1. Smash barb and cover shank with single layer of thread.
2. Just above back end of barb, tie in a tail comprised of a sparse mixture of stiff hackle barbs from both a brown
and a grizzly cape feather. The length should equal the shank.
3. Move the thread forward to a point on the shank about 1/3 shank length behind eye.
4. Stack a small bunch of calf tail or body hair and measure it to equal the shank length.
5. Tie the hair in directly on top of the hook with the tips facing out over the eye, making sure that the closest
you get to the eye of the hook with the thread is 1/3 shank length behind the eye.
6. Pull the wing upright and put a few winds in front of the wing; now wind the thread around the base of the hair
3 or 4 times.
7. After the last wind around the base, bring the thread back toward the tail and catch it in the butts of the
tied down wing; this will help to hold the wing upright without building up a huge shoulder in front of it. This
takes some practice so don't give up.
8. Return the thread to the base of the tail, and dub a nice tapered body up to the base of the wing.

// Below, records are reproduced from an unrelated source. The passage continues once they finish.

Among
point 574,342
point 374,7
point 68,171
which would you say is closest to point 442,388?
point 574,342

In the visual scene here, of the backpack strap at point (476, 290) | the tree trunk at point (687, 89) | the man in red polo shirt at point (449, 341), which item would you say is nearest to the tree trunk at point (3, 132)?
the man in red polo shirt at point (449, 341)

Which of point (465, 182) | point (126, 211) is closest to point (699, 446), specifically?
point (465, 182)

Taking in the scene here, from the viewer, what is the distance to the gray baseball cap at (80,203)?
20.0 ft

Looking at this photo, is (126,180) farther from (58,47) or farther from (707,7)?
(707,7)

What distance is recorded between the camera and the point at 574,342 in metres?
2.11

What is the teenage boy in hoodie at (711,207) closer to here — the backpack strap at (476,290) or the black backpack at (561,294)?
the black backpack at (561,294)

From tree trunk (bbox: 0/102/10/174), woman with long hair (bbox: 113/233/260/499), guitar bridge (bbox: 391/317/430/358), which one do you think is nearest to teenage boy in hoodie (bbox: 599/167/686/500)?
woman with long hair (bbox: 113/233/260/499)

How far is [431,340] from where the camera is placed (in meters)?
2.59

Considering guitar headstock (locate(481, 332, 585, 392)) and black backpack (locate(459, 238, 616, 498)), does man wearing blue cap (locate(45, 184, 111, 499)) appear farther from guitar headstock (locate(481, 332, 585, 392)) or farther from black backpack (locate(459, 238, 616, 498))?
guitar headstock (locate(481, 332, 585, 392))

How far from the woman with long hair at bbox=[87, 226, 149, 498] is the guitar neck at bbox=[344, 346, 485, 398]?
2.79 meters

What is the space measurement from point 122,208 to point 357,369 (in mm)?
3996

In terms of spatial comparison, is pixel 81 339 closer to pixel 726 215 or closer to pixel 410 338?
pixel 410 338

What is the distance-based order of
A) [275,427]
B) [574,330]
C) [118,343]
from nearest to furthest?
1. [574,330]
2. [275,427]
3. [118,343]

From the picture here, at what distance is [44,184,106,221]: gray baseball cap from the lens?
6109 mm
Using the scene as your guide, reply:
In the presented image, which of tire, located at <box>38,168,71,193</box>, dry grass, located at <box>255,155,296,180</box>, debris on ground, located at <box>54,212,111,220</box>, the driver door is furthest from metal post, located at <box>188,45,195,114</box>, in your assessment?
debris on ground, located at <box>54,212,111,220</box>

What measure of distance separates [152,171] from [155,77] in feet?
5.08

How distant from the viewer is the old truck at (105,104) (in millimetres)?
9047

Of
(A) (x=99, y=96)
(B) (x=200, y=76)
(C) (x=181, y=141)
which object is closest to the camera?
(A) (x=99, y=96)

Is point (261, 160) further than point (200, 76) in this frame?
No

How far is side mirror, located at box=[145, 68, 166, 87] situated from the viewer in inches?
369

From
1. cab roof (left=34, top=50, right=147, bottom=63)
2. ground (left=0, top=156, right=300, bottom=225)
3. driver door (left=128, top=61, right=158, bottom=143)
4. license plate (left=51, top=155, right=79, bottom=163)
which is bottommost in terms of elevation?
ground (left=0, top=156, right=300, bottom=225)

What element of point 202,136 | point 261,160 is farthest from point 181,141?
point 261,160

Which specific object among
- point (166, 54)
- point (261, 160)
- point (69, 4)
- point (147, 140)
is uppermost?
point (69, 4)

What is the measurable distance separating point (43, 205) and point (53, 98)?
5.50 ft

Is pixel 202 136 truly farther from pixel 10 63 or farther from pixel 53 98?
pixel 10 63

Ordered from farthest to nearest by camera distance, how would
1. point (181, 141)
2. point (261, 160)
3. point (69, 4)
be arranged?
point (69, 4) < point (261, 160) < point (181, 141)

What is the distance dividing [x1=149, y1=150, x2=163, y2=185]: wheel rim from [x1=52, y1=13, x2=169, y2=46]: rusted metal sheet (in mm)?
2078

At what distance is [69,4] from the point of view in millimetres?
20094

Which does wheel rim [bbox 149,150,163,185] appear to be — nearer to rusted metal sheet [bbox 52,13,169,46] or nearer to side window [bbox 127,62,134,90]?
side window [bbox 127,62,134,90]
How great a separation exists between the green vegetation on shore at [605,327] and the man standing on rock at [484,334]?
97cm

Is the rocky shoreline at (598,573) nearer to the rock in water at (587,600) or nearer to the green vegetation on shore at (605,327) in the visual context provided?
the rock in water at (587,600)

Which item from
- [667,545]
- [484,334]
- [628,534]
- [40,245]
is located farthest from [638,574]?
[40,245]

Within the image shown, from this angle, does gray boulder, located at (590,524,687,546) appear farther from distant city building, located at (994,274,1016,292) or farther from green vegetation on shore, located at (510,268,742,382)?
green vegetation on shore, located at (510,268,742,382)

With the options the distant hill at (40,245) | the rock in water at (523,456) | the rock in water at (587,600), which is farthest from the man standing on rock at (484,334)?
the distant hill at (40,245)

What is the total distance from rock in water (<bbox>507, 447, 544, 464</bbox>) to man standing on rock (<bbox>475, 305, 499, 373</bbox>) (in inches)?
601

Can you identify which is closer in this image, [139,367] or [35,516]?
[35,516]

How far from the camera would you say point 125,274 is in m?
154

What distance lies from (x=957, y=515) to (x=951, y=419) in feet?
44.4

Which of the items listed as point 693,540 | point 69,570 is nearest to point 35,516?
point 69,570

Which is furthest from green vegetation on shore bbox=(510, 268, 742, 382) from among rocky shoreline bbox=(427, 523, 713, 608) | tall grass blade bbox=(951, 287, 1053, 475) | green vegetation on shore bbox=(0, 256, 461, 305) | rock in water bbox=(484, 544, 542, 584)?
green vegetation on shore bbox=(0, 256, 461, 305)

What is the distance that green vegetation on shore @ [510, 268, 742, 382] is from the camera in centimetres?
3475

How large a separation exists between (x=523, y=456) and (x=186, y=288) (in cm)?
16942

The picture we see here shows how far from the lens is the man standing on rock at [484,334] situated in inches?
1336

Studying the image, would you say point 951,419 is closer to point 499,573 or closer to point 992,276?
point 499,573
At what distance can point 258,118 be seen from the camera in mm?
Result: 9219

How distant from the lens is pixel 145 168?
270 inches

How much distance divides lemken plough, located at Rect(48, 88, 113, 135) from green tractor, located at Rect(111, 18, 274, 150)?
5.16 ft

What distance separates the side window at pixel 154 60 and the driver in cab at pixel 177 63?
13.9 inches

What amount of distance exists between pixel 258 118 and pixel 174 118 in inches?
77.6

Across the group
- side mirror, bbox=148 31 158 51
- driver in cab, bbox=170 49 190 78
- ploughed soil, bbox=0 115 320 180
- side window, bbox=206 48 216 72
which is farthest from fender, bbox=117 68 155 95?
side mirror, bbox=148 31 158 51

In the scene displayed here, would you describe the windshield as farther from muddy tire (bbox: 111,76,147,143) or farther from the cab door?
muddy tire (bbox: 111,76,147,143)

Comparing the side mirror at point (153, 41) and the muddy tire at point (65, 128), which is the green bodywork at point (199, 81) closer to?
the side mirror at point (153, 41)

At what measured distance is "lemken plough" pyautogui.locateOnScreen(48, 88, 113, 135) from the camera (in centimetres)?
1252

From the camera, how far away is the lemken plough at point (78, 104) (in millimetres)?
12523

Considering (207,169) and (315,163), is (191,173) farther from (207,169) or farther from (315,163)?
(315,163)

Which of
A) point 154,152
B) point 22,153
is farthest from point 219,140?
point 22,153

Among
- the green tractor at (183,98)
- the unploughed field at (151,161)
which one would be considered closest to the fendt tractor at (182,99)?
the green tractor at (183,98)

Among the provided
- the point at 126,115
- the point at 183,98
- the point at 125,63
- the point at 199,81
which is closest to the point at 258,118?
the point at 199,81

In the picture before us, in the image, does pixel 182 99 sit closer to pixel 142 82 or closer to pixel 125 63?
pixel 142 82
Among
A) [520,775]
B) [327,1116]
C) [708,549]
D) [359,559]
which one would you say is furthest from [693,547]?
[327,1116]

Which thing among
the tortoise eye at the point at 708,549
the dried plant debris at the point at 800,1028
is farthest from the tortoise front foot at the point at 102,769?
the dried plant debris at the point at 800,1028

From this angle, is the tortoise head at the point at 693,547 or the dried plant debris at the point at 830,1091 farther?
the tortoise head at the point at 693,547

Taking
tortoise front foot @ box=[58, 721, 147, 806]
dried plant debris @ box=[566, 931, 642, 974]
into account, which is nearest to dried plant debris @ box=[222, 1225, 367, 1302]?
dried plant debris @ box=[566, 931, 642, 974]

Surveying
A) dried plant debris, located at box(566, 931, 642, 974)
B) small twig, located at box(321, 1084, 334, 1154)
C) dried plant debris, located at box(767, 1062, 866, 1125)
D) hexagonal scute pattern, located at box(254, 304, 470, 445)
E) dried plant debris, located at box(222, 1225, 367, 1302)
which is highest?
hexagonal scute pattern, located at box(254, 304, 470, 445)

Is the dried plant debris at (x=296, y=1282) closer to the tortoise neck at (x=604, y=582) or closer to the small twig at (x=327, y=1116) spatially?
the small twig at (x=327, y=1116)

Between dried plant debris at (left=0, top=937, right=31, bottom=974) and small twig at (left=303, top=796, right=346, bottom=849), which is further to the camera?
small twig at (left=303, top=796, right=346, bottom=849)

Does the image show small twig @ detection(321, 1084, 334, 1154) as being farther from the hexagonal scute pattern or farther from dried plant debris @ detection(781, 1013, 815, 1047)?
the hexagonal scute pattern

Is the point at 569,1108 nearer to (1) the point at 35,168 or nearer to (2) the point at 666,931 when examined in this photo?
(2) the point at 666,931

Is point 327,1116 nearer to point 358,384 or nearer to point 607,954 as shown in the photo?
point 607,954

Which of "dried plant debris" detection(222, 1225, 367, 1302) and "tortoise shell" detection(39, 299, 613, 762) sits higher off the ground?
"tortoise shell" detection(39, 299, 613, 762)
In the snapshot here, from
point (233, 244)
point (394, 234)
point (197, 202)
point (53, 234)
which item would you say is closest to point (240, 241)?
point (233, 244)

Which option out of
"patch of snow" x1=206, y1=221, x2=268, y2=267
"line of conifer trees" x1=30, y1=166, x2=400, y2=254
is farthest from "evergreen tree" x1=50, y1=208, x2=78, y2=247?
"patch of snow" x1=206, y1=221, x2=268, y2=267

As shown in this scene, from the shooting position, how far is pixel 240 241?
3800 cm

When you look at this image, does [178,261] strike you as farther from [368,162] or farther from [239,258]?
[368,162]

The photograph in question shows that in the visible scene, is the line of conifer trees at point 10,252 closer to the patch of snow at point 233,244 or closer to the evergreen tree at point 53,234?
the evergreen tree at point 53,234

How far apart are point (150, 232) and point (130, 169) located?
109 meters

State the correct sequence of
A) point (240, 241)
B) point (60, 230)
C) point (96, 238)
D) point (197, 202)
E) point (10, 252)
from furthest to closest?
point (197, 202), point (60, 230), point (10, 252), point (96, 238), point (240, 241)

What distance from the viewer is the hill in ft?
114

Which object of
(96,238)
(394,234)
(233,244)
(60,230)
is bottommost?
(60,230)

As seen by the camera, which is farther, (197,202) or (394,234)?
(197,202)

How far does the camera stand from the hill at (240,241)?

9. Match a brown and grizzly cape feather of dry fly quality, and tie them in behind the wing, butt ends facing
you, with the shiny side up. Bring thread to front of wing and secure butts there, cutting off excess.
10. Take a small amount of dubbing and dub a thorax, covering up the area beneath the wing. Leave the thread in
front of the wing, in preparation for tying off the hackle.
11. Wind one of the hackles clockwise around the post wing, making sure each wind is beneath the previous one;
tie it off just behind eye, leaving room for the head. Repeat with second hackle.
12. Form a nice, smooth tapered head and whip finish.